Testo fornito
Luca Fonnesu è professore ordinario di Filosofia morale presso il Dipartimento di Studi umanistici dell’Università degli Studi di Pavia. Tra le sue pubblicazioni: Storia dell’etica contemporanea. Da Kant alla filosofia analitica (Carocci, 2006) e Per una moralità concreta. Studi sulla filosofia classica tedesca (Il Mulino, 2010).
 
Vorrei parlare di filosofia morale e in particolare di quanta fortuna gode oggi nella filosofia analitica contemporanea il cosiddetto realismo morale.
Il realismo morale è da sempre una posizione forte, perché probabilmente corrisponde almeno in parte al senso comune e al linguaggio comune. Quando pronunciamo un giudizio morale, di solito sembra che stiamo parlando di qualcosa che c’è; quando pensiamo che un’azione sia sbagliata noi tendiamo a pensare, almeno in modo preriflessivo, che sia in qualche modo sbagliata. Questo è il punto di vista immediato, apparentemente depositato nel linguaggio morale e nell’attitudine ordinaria verso le questioni morali, però ci sono controesempi curiosi… Io comincio sempre i miei corsi di Filosofia morale con la domanda: “Che cos’è la moralità?”. Beh, la stragrande maggioranza degli studenti inizialmente risponde con una posizione che non è di realismo morale, bensì, in un senso molto lato e impreciso, di tipo relativistico. Questo punto di partenza ha infatti una curiosa divaricazione: si pensa che ciò che consideriamo moralmente giusto o sbagliato dipenda dal contesto, perché in società diverse si considerano positive o negative azioni diverse; se però si contempla la possibilità, ad esempio, di torturare inutilmente i bambini, lo sguardo resta  sospeso e nessuno accetta volentieri l’ipotesi di dover dialogare con qualcuno con cui dovrebbe ammettere che in fondo la posizione per cui non si possono torturare inutilmente i bambini non ha nulla a che fare con la realtà.

Consegna 1
Elenca tutti i titoli e i sottotitoli dei libri citati nel testo sul realismo morale, riportando ciascuno come voce separata.
Il testo e le voci provengono da fonti distinte.

Elenco voci
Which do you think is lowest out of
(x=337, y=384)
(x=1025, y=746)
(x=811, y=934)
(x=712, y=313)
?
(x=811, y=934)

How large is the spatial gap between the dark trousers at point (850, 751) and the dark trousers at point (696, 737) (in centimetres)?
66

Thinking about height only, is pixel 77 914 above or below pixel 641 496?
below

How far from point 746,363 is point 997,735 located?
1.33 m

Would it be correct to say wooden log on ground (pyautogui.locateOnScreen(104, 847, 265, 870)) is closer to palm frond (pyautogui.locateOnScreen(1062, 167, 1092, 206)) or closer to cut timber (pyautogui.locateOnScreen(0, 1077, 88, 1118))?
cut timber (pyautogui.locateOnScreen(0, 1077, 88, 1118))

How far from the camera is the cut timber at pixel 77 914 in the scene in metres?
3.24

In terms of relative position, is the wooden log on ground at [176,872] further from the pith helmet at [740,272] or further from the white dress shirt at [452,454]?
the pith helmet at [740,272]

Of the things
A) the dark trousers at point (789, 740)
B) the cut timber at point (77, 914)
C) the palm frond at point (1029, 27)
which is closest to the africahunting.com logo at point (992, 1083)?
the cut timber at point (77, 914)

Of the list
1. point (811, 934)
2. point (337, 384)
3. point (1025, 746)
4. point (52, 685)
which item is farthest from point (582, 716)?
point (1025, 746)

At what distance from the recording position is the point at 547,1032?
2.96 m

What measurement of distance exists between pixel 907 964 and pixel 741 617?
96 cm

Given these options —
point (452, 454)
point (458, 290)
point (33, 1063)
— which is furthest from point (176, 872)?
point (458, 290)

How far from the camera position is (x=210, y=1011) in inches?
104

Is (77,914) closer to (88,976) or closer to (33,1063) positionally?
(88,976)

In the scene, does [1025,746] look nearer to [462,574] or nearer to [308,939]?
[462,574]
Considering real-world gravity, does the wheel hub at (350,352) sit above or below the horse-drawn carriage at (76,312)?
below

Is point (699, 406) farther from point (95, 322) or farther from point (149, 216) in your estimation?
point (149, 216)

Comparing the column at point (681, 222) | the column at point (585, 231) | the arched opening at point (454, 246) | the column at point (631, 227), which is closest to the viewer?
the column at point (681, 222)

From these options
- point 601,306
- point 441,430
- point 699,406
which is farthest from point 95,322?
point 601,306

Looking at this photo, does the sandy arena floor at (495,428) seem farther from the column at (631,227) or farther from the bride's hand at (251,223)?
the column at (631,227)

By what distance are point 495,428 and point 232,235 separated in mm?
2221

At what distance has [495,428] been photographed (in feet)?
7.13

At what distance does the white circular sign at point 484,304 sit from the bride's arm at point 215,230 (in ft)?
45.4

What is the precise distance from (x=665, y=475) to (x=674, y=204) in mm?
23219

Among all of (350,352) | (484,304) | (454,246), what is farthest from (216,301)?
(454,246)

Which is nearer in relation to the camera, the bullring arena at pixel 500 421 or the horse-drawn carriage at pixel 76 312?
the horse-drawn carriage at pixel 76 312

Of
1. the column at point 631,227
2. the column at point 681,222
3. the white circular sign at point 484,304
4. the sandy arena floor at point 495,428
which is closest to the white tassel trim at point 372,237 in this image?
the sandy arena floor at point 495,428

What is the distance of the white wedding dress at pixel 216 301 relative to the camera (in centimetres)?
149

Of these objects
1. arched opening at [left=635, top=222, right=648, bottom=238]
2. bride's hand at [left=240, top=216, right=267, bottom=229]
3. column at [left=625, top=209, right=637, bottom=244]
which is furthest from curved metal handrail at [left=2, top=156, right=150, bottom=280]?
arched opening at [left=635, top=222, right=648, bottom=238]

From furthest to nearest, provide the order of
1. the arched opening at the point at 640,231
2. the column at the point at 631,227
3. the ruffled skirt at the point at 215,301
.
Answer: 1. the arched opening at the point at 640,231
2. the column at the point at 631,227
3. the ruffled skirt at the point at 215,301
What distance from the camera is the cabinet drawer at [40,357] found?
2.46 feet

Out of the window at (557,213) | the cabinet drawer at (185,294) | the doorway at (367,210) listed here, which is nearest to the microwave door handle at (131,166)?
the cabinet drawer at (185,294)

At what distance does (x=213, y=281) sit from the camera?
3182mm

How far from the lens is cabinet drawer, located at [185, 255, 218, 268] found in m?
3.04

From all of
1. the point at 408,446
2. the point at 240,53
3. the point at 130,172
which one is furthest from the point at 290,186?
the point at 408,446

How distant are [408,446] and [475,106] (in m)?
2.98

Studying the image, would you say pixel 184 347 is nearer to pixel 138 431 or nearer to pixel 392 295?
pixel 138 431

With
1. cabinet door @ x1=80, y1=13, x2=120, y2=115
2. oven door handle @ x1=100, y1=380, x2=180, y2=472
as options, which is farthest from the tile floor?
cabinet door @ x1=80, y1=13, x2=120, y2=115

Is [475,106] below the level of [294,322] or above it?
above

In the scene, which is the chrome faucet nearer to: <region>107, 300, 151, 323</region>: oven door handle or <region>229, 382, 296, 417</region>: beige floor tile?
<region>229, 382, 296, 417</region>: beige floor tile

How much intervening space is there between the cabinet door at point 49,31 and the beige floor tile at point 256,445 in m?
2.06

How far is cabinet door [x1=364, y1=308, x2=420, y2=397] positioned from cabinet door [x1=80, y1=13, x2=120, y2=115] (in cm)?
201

Consegna 2
Individua ogni riga delle voci in cui compare la parola "right", facendo distinzione tra maiuscole e minuscole.

Risposta 1
- Storia dell’etica contemporanea
- Da Kant alla filosofia analitica
- Per una moralità concreta
- Studi sulla filosofia classica tedesca

Risposta 2
1. arched opening at [left=635, top=222, right=648, bottom=238]
2. bride's hand at [left=240, top=216, right=267, bottom=229]
3. column at [left=625, top=209, right=637, bottom=244]
which is furthest from curved metal handrail at [left=2, top=156, right=150, bottom=280]?
arched opening at [left=635, top=222, right=648, bottom=238]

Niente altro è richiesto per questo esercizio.